The Normal Heart Review
It's taken nearly 30 years to bring Larry Kramer's passionate, award-winning play to the screen, but this high-calibre production is a genuine stunner. Even if it was made for television, it carries the gut-punch of a great drama, adding a deeply personal perspective to recent Aids epidemic documentaries like How to Survive a Plague and We Were Here.
At the centre is the outspoken writer Ned (Mark Ruffalo), who has already ruffled feathers in the 1981 New York gay community with his rants against promiscuity. So when a close friend (Jonathan Groff) comes down with what has been labelled "gay cancer", he has a new cause to get angry about.
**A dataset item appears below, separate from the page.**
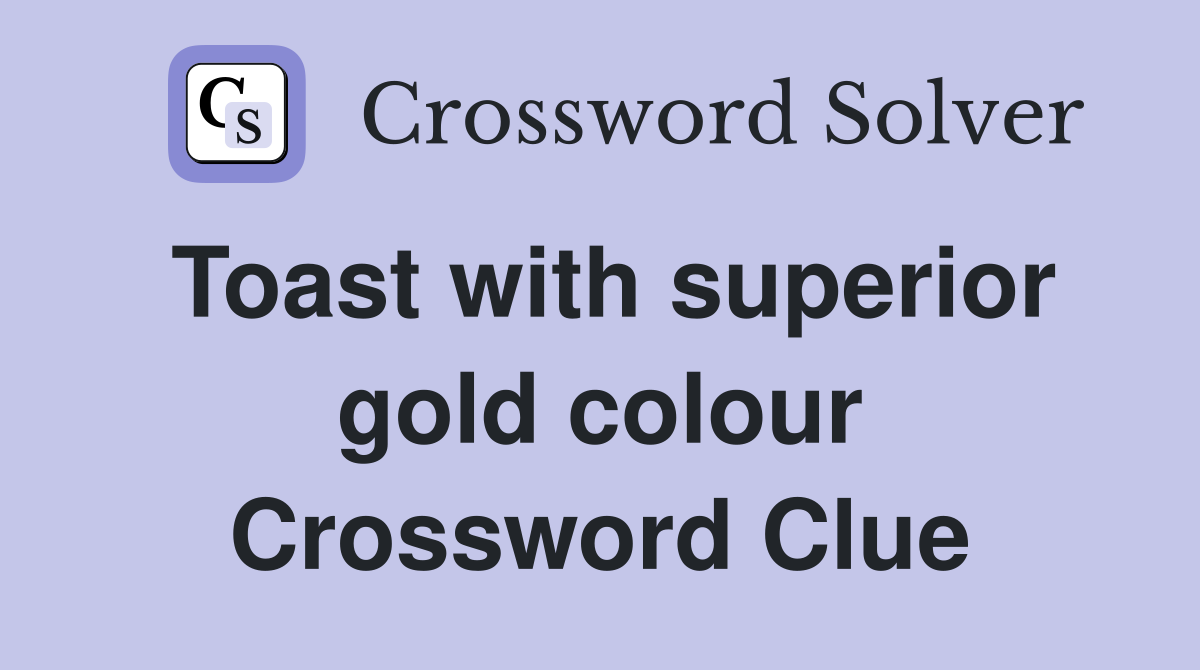 Toast with superior gold colour Crossword Clue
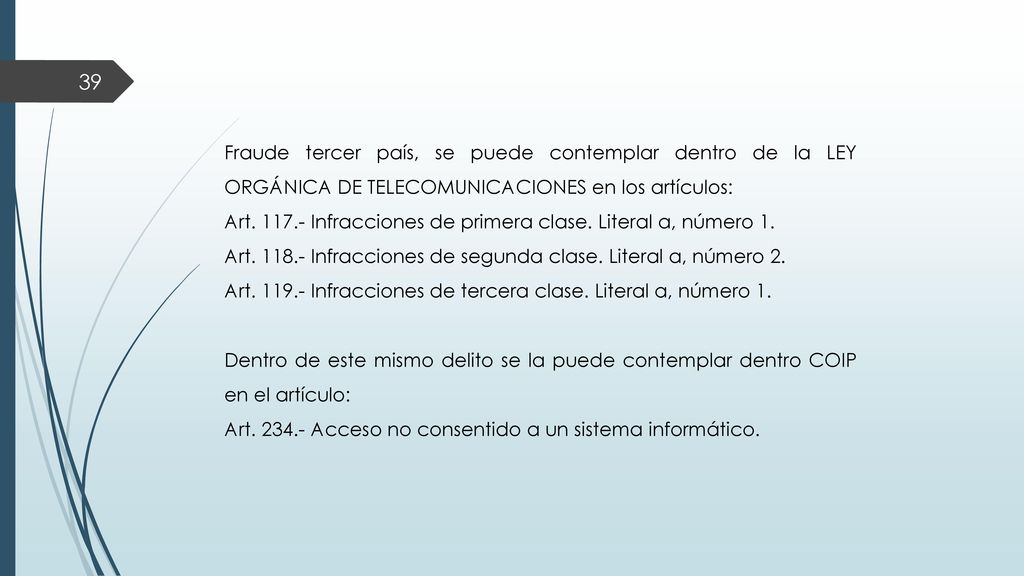 Fraude tercer país, se puede contemplar dentro de la LEY ORGÁNICA DE TELECOMUNICACIONES en los artículos:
He gathers his buddies including Bruce, Tommy and Mickey (Taylor Kitsch, Jim Parsons and Joe Mantello) to form an action group, working with Emma (Julia Roberts), a doctor who suspects that the disease is sexually transmitted. But the community isn't willing to give up its hard-fought sexual freedoms. And as Ned falls for Times journalist Felix (Matt Bomer), he becomes increasingly outraged that the government is doing nothing while thousands of people die.
Kramer's script is so intimate and raw that it brings the characters to vivid life, giving each of the actors a show-stopping scene of his or her own. Ruffalo's complex and remarkably transparent performance holds everything together beautifully. Ned's relationships and confrontations all pack a powerful punch, from the romantic scenes with Bomer's lively Felix to darker strain with his brother (Alfred Molina) or an all-out battle with a politician (Corey Stoll). And Roberts gets some pungent scenes of her own, most notably a fiery rant against a room full of callous congressmen.